En rappelant que l'émission d'une facture est un acte de gestion, la Cour souligne que le cumul des qualités de gérant et d'associé dans une SELARL ne crée pas une zone grise où la responsabilité du dirigeant pourrait être diluée. Au contraire, dès lors qu'un acte participe à l'administration de la société, il doit être analysé sous l'angle de la fonction de gérance, avec le régime de responsabilité qui s'y attache (CA, Paris, 30 mai 2024, 23/07963).
II. La portée de la décision : une responsabilité accrue du dirigeant de SELARL
Cette décision a des implications pratiques directes pour les dirigeants de SELARL en élargissant le périmètre de leur responsabilité (A), tout en s'inscrivant dans un mouvement jurisprudentiel plus large de sanction des fautes de gestion, notamment dans le contexte des procédures collectives (B).
A. Le renforcement de la vigilance dans l'exercice professionnel au sein de la structure
La portée principale de l'arrêt est d'accentuer la vigilance requise de la part des gérants de SELARL (Tribunal Judiciaire, 2025-07-17, 23/00697, CA, Lyon, 1 février 2023, 22/01011). En confirmant que des actes professionnels courants comme la facturation sont des actes de gestion, la décision soumet potentiellement une part plus large de l'activité du professionnel libéral-dirigeant au régime de la responsabilité pour faute de gestion. Un gérant ne peut plus considérer que ses actes "techniques" ou "professionnels" sont détachés de sa fonction de direction.
"Un gérant ne peut plus considérer que ses actes "techniques" ou "professionnels" sont détachés de sa fonction de direction"
Cette solution a des conséquences en matière de gouvernance et de gestion des risques. Elle incite à une formalisation plus rigoureuse des processus de décision et de contrôle au sein des SELARL, y compris pour des actes paraissant routiniers. Elle souligne également l'importance pour les dirigeants de s'assurer que leur assurance en responsabilité civile professionnelle (RCP) et leur assurance RC Dirigeants couvrent bien les fautes de gestion entendues dans ce sens large.
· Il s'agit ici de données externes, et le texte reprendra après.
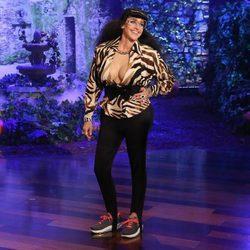Ellen DeGeneres disfrazada de Karla Kardashian, la nueva hermana de la familia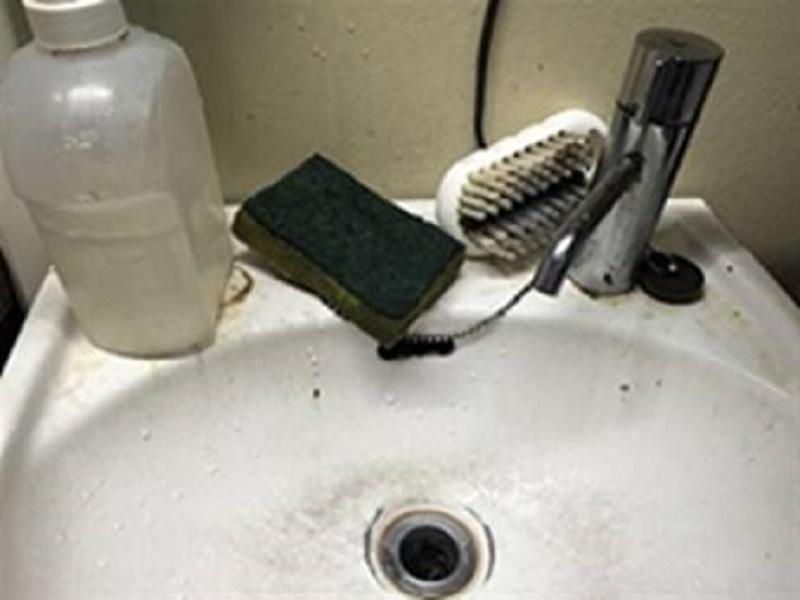 手洗い場に汚れが見られ、汚れた爪ブラシが吊り下げられずに保管されている状態です。汚れて湿ったスポンジも手洗い器に直置きされています。汚れた爪ブラシを使用することで手指に汚れを拡散してしまいます。手洗いは食品を扱う上で一番重要な行為です。手洗い器や備品の衛生状態の改善が望まれます。又、濡れた爪ブラシやスポンジ類は細菌温床になる為、乾燥を促す保管が望ましいです。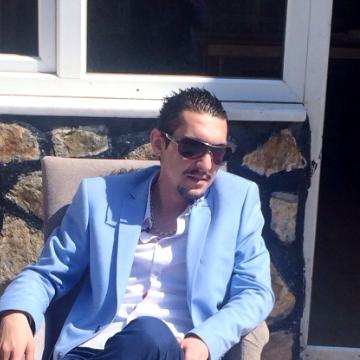 Aytuğ G. Ekenci, 51, Eskisehir, Turkey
B. La connexion avec les actions en responsabilité pour insuffisance d'actif
Bien que l'arrêt se concentre sur la qualification de l'acte au visa de l'article L. 223-22 du Code de commerce, sa portée pratique s'étend aux actions en responsabilité pour insuffisance d'actif (art. L. 651-2 C. com.). En qualifiant l'émission d'une facture d'acte de gestion, l'arrêt ouvre plus largement la voie à la caractérisation d'une faute de gestion si cette facturation est irrégulière (surfacturation, fausse facture, etc.).
Cette solution s'inscrit dans une tendance jurisprudentielle qui n'hésite pas à retenir la responsabilité de dirigeants pour des fautes de gestion variées ayant contribué à l'insuffisance d'actif, comme la poursuite abusive d'une activité déficitaire, des rémunérations excessives, ou des conventions préjudiciables à la société (CA, Versailles, 2 juillet 2019, 18/02259). En élargissant le champ des actes de gestion, la Cour de cassation facilite indirectement la preuve de la faute de gestion, première condition de l'action en comblement de passif. Elle rappelle cependant, en creux, que la responsabilité n'est pas automatique et reste subordonnée à la preuve d'une faute et d'un lien de causalité avec le préjudice.